Split the batter between the two pans, and smooth the top with a spatula. Place pans on two baking sheets stacked together (or an insulated baking sheet), and bake for 55-60 minutes, until golden brown and a tester comes out clean.

While the cakes are baking, make the syrup. Combine the sugar and water in a small saucepan, and heat over medium heat, until the sugar has melted and the mixture begins to boil. Remove from the heat, stir in the lemon juice, and place in a bowl to cool.
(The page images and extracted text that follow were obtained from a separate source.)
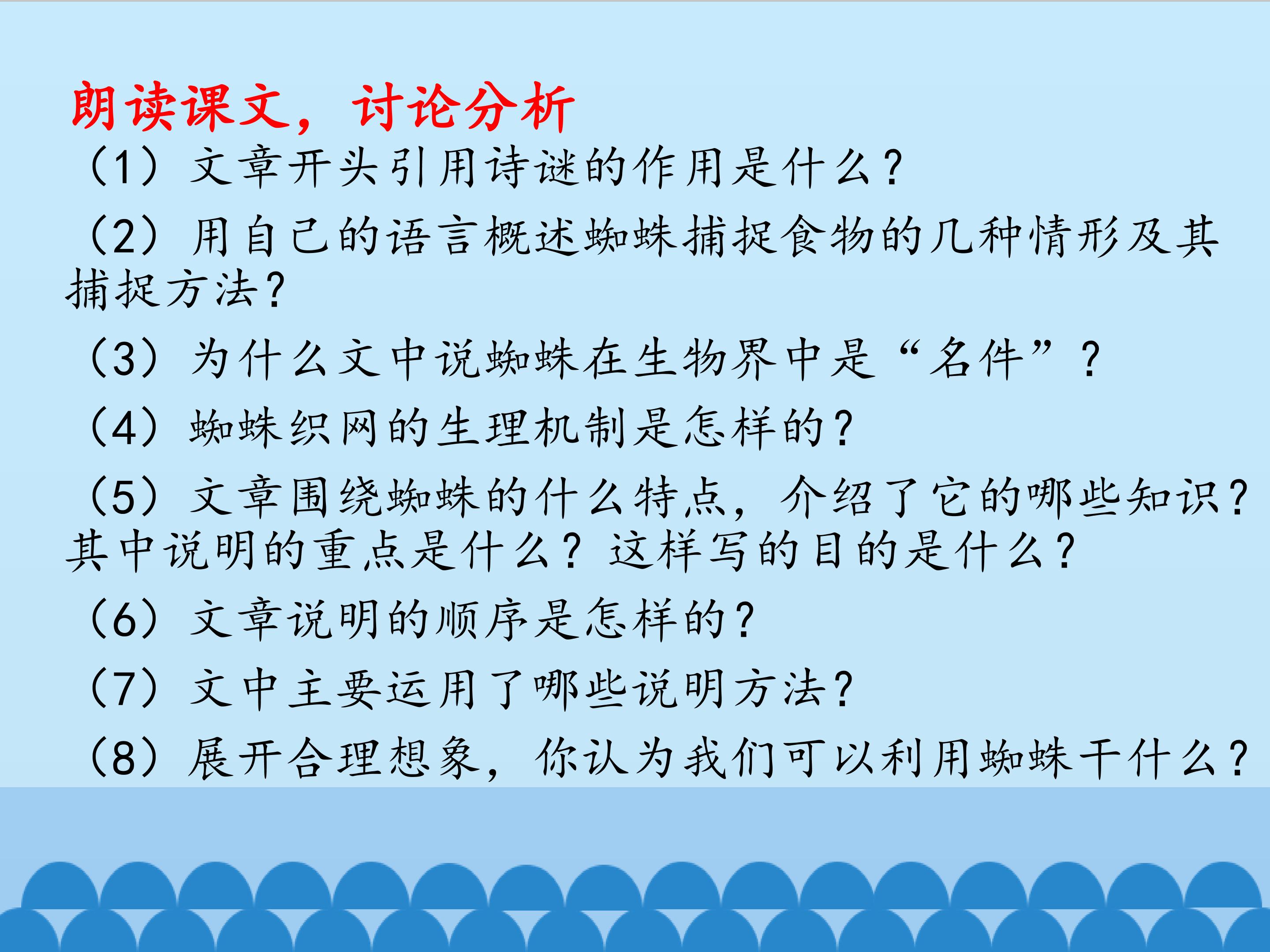 朗读课文，讨论分析

（1）文章开头引用诗谜的作用是什么？

（2）用自己的语言概述蜘蛛捕捉食物的几种情形及其捕捉方法？

（3）为什么文中说蜘蛛在生物界中是“名件”？

（4）蜘蛛织网的生理机制是怎样的？

（5）文章围绕蜘蛛的什么特点，介绍了它的哪些知识？其中说明的重点是什么？这样写的目的是什么？

（6）文章说明的顺序是怎样的？

（7）文中主要运用了哪些说明方法？

（8）展开合理想象，你认为我们可以利用蜘蛛干什么？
Once the cakes have finished baking, place them on a rack to cool for 5 minutes before turning them out. Poke the cake with a thin object (like a small sharp knife, a skewer, or anything you have on hand) and make lots of little small holes. Slowly brush the syrup over the two cakes, making sure to give it plenty of time to sink in. Let cool to room temperature while you make the glaze.

To make the glaze, place the heavy cream in a small saucepan over medium heat, until steaming, hot, and with a ring of small bubbles around the edge. Be careful to not let it boil. Add the basil to the cream, and allow to sit for 7 minutes. Strain, and place the cream in a bowl. Add the powdered sugar in batches, stirring with a whisk or a fork to combine. Add the lemon juice. Adjust with a bit more cream, lemon juice, or powdered sugar to make the glaze thicker or thinner to your preference.

Once the cake has cooled, drizzle with the glaze, reserving any extra glaze for serving. Either top or serve the cake with fresh strawberries, and enjoy!